May 31, 2015 – June 05, 2015
Location: University of Michigan, Ann Arbor, Michigan
James Allen, University of Michigan, Ann Arbor
Cagliyan Kurdak, University of Michigan, Ann Arbor
Lu Li, University of Michigan, Ann Arbor
Kai Sun, University of Michigan, Ann Arbor
All conference participants are required to register. Registration is free for invited speakers, $100 for other participants, and $50 for guests. There will be a banquet for all registered participants and guests on Wednesday June 3.
Financial aid is available for junior scientists (graduate students and postdoctoral scientists). Depending on the total number of junior scientist participants, we expect to provide up to $600 for participants from North America (USA and Canada) and up to $900 for other international participants.
March 27, 2015: Abstract Submission Deadline
April 3, 2015: Abstract Acceptance Notification
April 17, 2015: Registration Deadline
May31 - June 1, 2015: Junior Scientist Tutorial Session
June 2 - 5, 2015: Conference
Arguably the most exciting recent development in quantum condensed matter physics is the realization [1-10] in 2005 that the topology of the electronic structure of a solid has important new implications that go well beyond the standard constraints imposed through the use of group theory to exploit the translational and rotational symmetries of the crystalline lattice. A prime example is the topological insulator (TI) in which a topological property of the bulk insulator gap formation requires symmetry-protected metallic surface states located energetically inside the bulk insulating gap and the concept has been verified in beautiful detail for a number of weakly correlated materials where textbook band theory works well.
In spite of its sophistication and elegance, in its initial stages the theory was entirely for non-interacting electrons. The latest chapter in the TI saga is the realization [11,12] that certain strongly correlated materials that cannot be described by simple band theory can also be TI materials if a low energy Fermi liquid theory obtains. The realization led to the prediction that the paradigm mixed valence insulator SmB6 is such a material. This TI hypothesis would solve a famous old problem for SmB6 itself and has the promise of uniting the very new problem of topology in electronic structure with the old but still very challenging problem of strong correlations in electronic structure.

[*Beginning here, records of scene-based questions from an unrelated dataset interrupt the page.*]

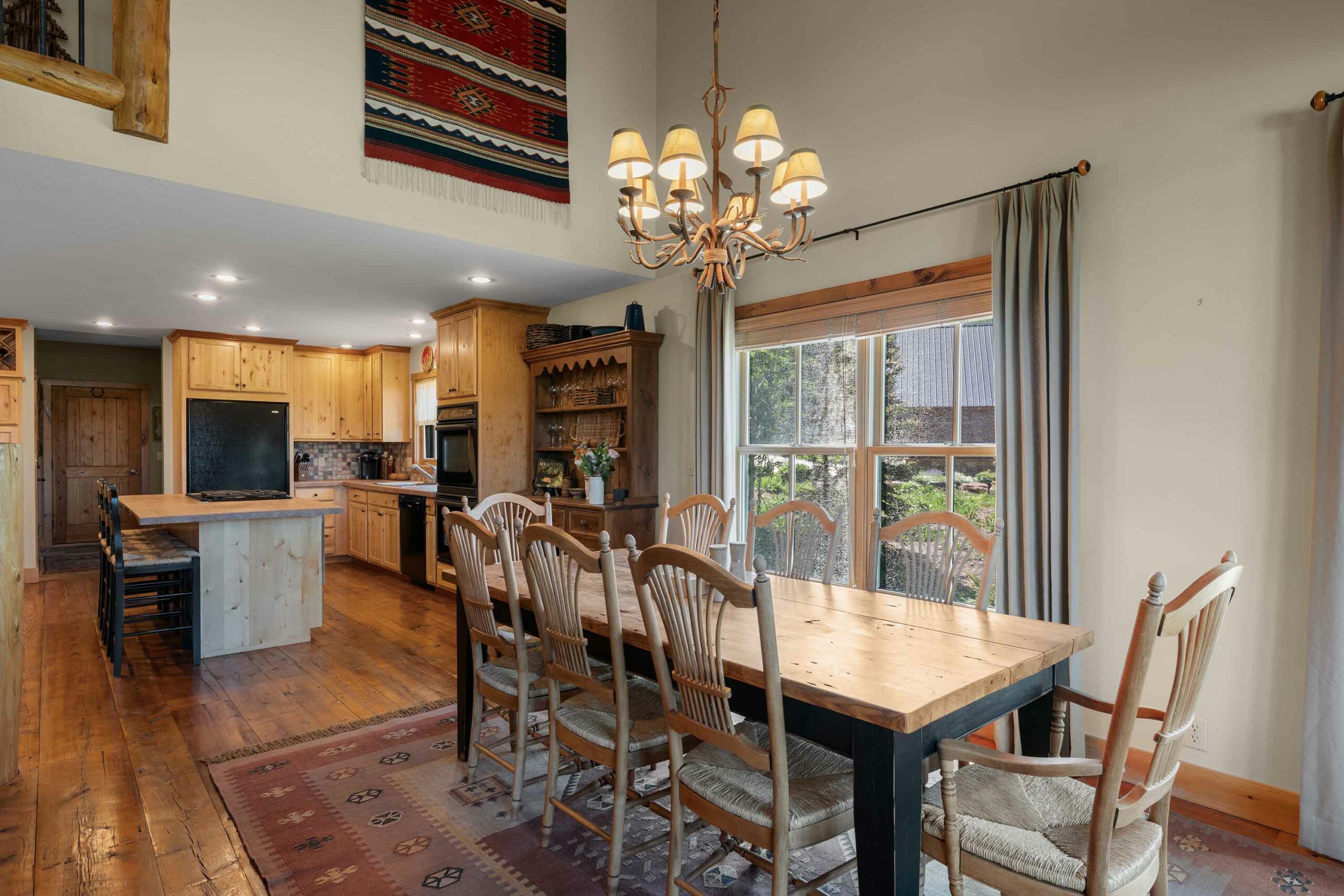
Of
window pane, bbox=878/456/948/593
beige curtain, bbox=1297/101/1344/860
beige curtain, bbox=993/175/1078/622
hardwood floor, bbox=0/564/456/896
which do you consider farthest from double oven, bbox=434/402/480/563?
beige curtain, bbox=1297/101/1344/860

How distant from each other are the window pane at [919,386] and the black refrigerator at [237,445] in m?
6.30

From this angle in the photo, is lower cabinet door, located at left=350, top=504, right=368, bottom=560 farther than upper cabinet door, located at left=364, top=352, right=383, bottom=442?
No

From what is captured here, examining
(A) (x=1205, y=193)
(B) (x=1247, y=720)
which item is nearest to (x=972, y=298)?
(A) (x=1205, y=193)

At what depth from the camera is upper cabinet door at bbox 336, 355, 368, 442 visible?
8234mm

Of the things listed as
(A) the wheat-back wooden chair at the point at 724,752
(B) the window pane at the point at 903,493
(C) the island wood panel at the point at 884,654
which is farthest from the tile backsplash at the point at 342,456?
(A) the wheat-back wooden chair at the point at 724,752

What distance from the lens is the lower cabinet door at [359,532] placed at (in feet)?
24.9

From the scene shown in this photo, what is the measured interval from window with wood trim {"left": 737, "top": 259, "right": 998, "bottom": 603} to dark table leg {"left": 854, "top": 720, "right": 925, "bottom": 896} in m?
1.20

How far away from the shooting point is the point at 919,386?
350cm

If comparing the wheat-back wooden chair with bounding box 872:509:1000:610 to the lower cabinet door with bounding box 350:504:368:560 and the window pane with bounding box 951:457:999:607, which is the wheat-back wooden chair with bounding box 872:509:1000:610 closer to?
the window pane with bounding box 951:457:999:607

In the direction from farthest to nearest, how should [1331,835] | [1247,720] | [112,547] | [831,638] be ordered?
[112,547] < [1247,720] < [1331,835] < [831,638]

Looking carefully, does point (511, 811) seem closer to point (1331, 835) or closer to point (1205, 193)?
point (1331, 835)

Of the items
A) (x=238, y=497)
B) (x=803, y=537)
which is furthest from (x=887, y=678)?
(x=238, y=497)

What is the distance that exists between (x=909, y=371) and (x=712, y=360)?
1183mm

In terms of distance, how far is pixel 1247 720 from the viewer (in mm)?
2498
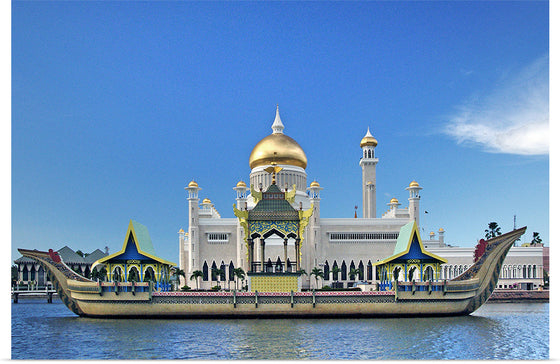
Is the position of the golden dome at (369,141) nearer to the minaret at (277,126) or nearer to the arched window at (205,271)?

For SmB6 the past two years has seen, on an international scale, a rush of experimental work testing the prediction and further theoretical work exploring the idea in more detail. Other possible materials are just now starting to be considered. More broadly, there has also been work from the TI theory community putting forth a variety of highly novel ideas for new topological states of matter that depend on having very strong correlations. The various communities of workers addressing these different aspects tend to be somewhat disjoint. There is a need to draw all these researchers together to consolidate progress on SmB6 to date, to define and confront issues, and most important, to broaden this new sub-field, looking to the future. The UM organizers who are proposing this conference have been very active contributors in both experiment and theory, making UM a very logical venue for this timely workshop.